There are also new cuts of lamb and recipes that many consumers are unaware of. The ALB website features examples such as Greek nachos, tandoori lamb steaks and barbecued lamb shoulder.
For grilling, roasting or braising, “We’ve got hundreds of delicious lamb recipes to tempt your taste buds,” says ALB.
Lamb comes from animals that are one year old or younger, which means that the meat is tender.
“We don’t have tenderness problems like other proteins,” explains Gitthens.
There are also many health benefits to eating lamb.
“Lamb really fits the health-conscious consumer,” Gitthens says.
A three-ounce serving is only 175 calories and contains nearly half of the daily recommended requirement for protein.
“There are no synthetic growth hormones in American lamb,” she adds.
Lamb also contains vitamin B12, niacin, zinc and selenium, with nearly five times the omega-3 fatty acids and alpha linoleic acid of an equivalent serving of beef.
“Forty percent of the fat in a lean cut of lamb is mono-unsaturated, which is the kind of fat that is in olive oil,” she adds.
On average, a three-ounce serving of lamb contains fewer than 10 grams of fat and meets the Food and Drug Administration definition of lean meat.
Raising lamb is also beneficial for the environment.
“They clear forage that can be a fire hazard,” notes Gitthens.
Sheep grazing improves pasture and rangeland by recycling nutrients back into the soil, minimizing erosion and encouraging native plant growth, according to ALB’s website.
“Sheep keep moving, and people can hardly tell they’ve been there,” comments Gitthens.
Grasses tend to be the last thing that grazing sheep look for, meaning they would rather eat weeds and forbs.
“They go after the stuff with oils in it first,” she says.
The ALB website mentions that wineries often use sheep to graze the weeds in the vineyards.
“Sheep are easy on the land, and grazing is sustainable,” states Gitthens.
Lamb and sheep are also historically significant in U.S. Gitthens recently visited a conference with the American Sheep Industry Association (ASI), which is celebrating its 150th anniversary.
“ASI is the oldest livestock organization in the U.S.,” she explains.
The first group of sheep producers was organized in 1865, right after the Civil War and after Lincoln was assassinated.
“The sheep industry is really important to our Wyoming economy and to our national history,” she states.
Although it is not always easy to find in stores and restaurants, Wyoming is one of the top five lamb-producing states.
“The highest per capita consumption is in the northeast, but we see the demand for lamb growing across the U.S.,” she comments.
There is also a growing market for lamb among younger consumers who want to try different foods and are looking for a quality eating experience.
“In New York City, I can hardly pick up a menu that doesn’t have at least two or three lamb selections,” she explains.
It disappoints her that there isn’t more lamb on local menus, where the protein is part of the economy and landscape.
“Any restaurant in Wyoming that is interested in lamb should give a call to my office,” she states.
Gitthens is hopeful that the market will grow in the state.

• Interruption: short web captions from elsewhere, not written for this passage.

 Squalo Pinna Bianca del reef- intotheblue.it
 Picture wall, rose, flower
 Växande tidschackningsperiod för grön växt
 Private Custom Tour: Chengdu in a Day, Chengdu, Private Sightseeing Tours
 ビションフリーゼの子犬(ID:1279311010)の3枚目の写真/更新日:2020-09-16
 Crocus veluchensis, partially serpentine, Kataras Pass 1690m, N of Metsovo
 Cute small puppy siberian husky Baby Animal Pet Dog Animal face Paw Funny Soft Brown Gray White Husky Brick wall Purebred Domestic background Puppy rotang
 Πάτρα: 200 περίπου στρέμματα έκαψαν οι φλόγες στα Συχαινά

MSLC visited a recent fall festival in Jackson and served samples of lamb to over 700 people.
“Many of them said they didn’t eat lamb, but when we got them to try it, almost 100 percent were amazed at how good it was,” she says.

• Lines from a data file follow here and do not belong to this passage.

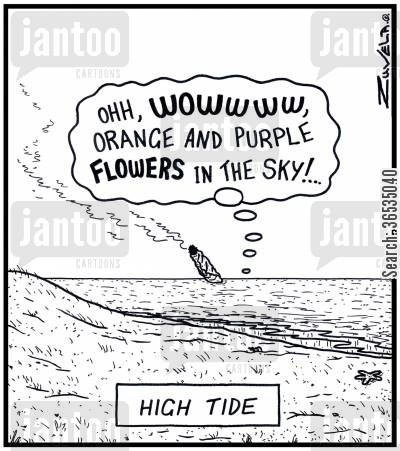 rise cartoon humor: High Tide: 'Ohh,WOWWWW,orange and purple FLOWERS in the sky!...'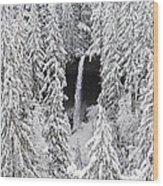 The North Falls View Wood Print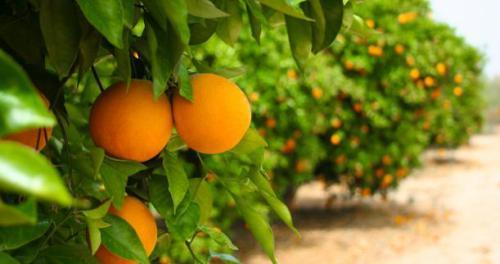 Ξεκίνησε η συγκομιδή των πορτοκαλιών στην Αργολίδα
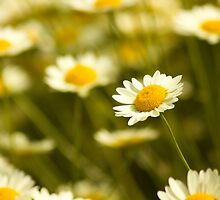 Daisies by Ursula Rodgers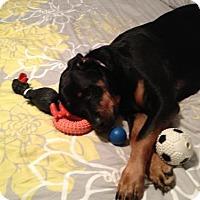 Adopt A Pet :: Callie/referral - Laurel, MT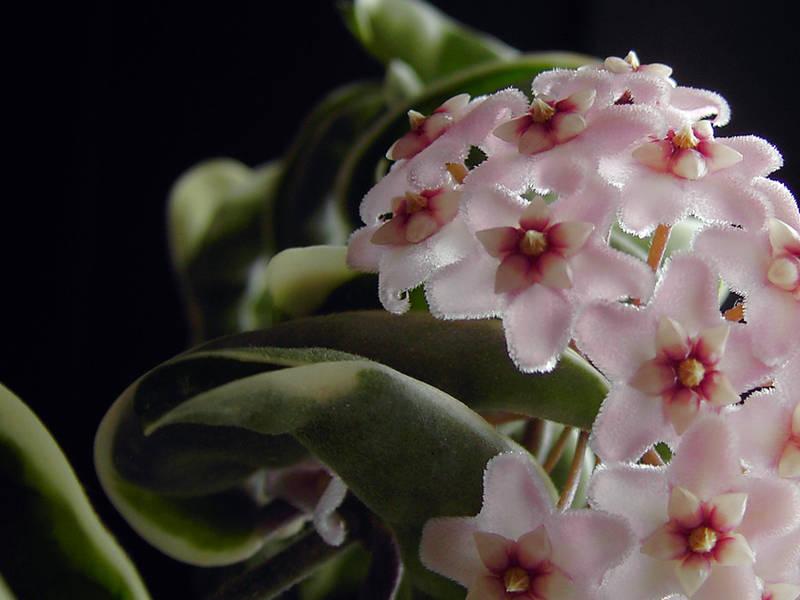 Porcelain flower by Nat0-o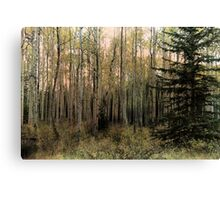 The Aspen Stand Canvas Print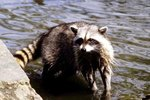How Do Raccoons Protect Their Young Babies?
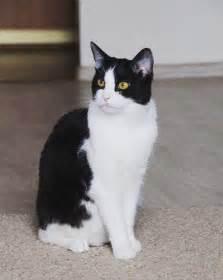 gentleman cat catpusic animal animals catlover catotheday cats catsofinstagram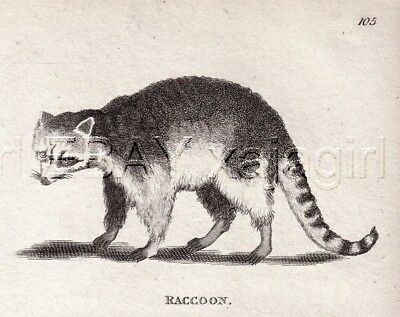 RACCOON, Very Rare 1803 Antique Engraving Print (200+ Years Old)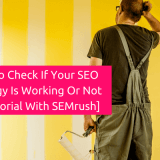 How to Check If Your SEO Strategy Is Working [A Tutorial With SEMrush]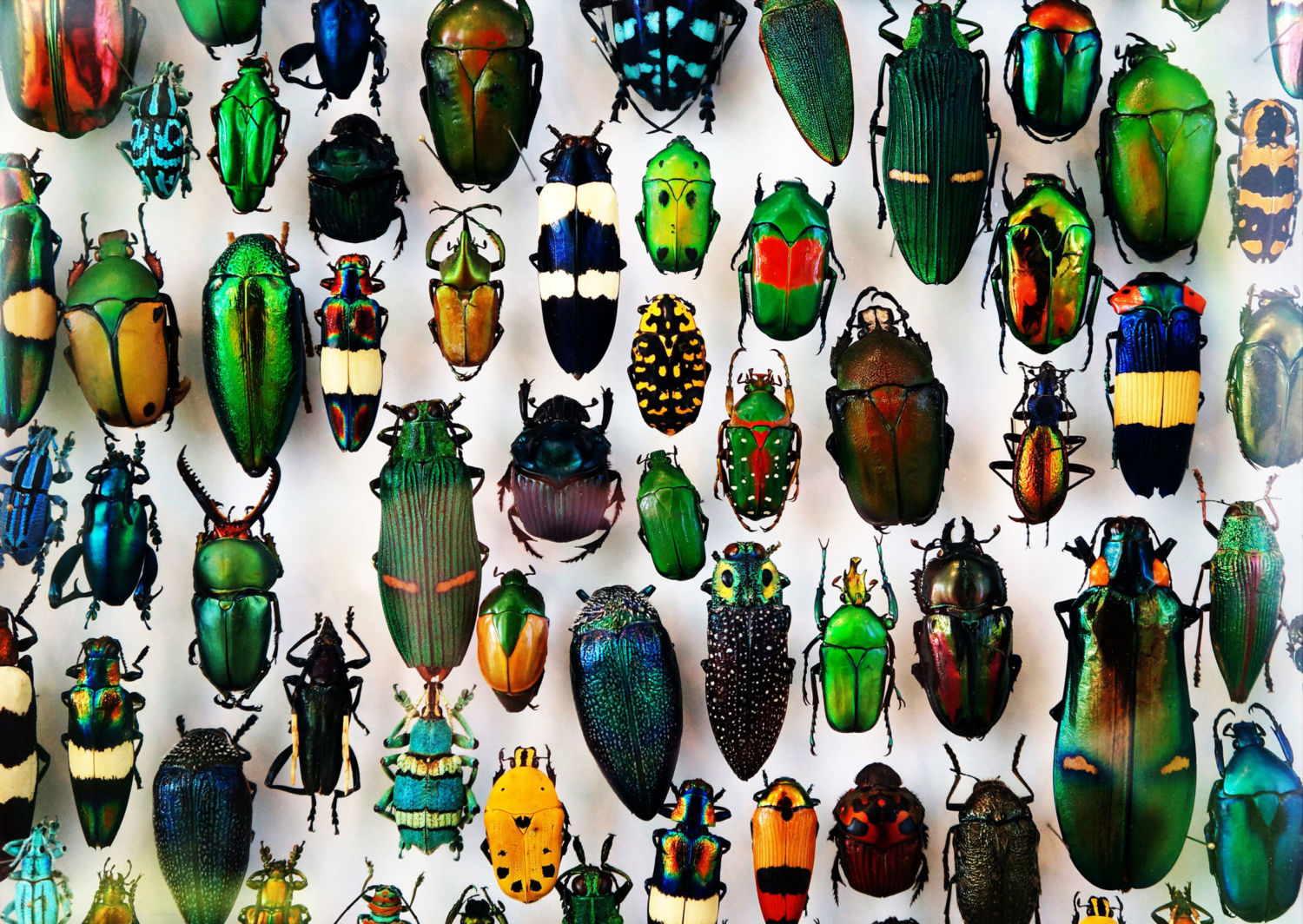 In Defense Of Biodiversity Why Protecting Species From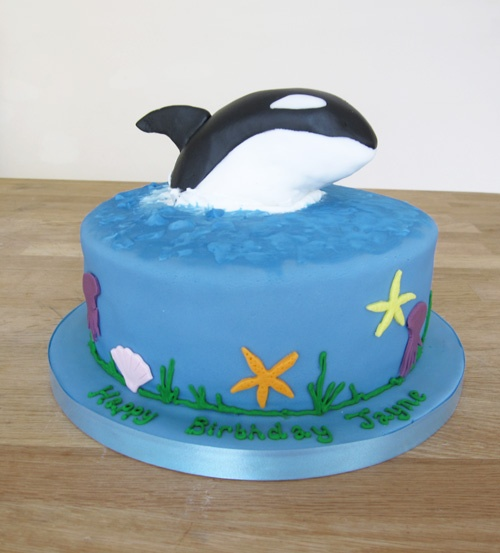 Killer Whale Birthday Cake by The Cakery | www.thecakeryleamington.co.uk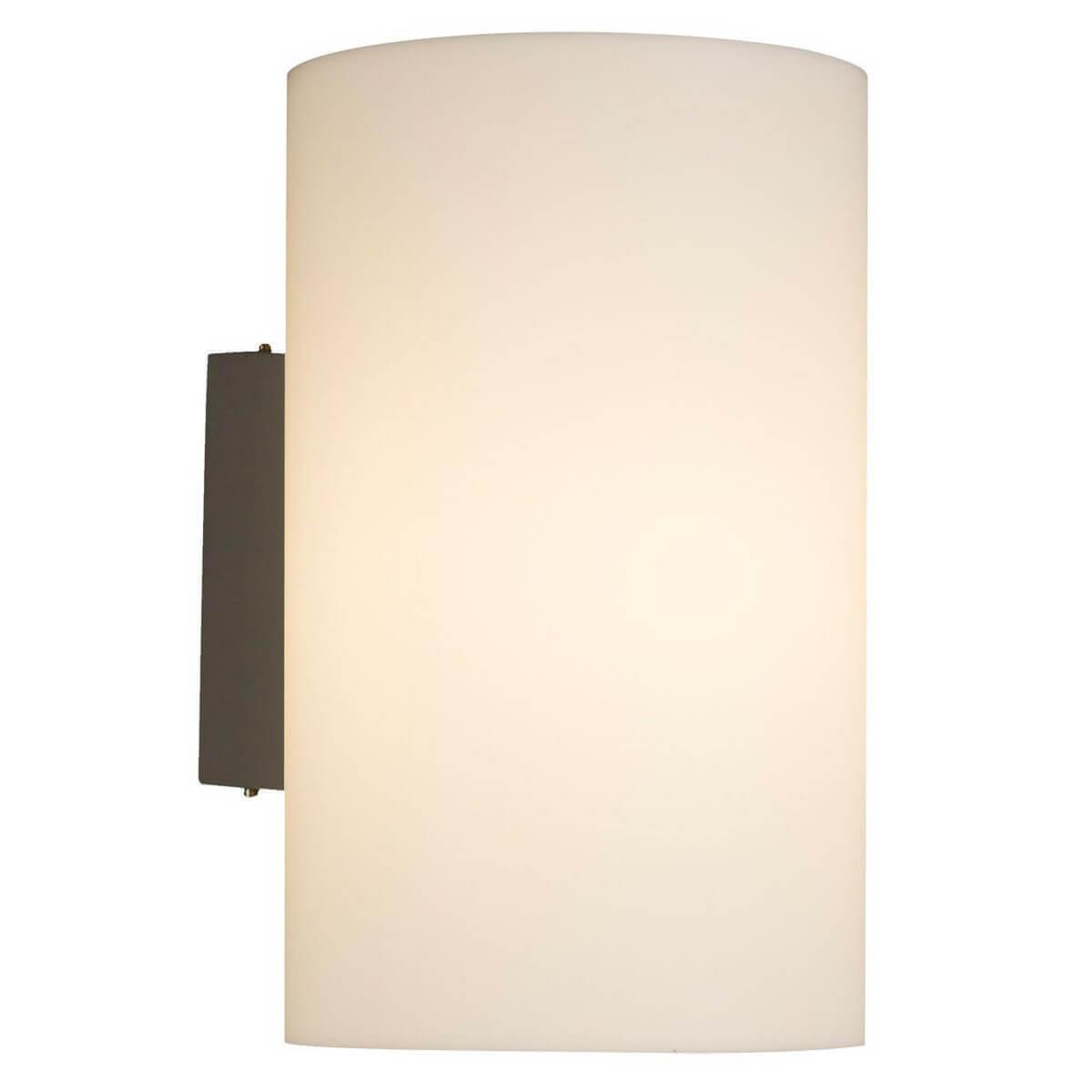 цены Уличный настенный светильник Maytoni Camden O008WL-01S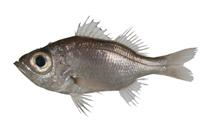 Image of Malakichthys griseus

People tend to remember one bad experience with lamb and never try it again, maybe because it was too fatty or they remember mutton.

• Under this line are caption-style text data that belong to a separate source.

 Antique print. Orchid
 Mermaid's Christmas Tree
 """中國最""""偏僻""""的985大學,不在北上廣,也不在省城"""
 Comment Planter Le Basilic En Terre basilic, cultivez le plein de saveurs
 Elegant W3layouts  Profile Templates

“A poor hamburger doesn’t keep people from eating another hamburger,” she explains.
One bad experience shouldn’t prevent people from trying more lamb, or from looking into all of the versatile ways in which lamb can be prepared.
“As a co-op, we are constantly marketing lamb and promoting it,” she comments.
MSLC’s meat company, Mountain States Rosen has been working with food bloggers and social media to raise awareness for their product.
“Back in November, we topped 9,000 fans on Facebook,” she notes.
Mountain States also has a presence on Pinterest, Twitter and BuzzFeed.
“We want people to try lamb for the first time, again,” Gitthens says.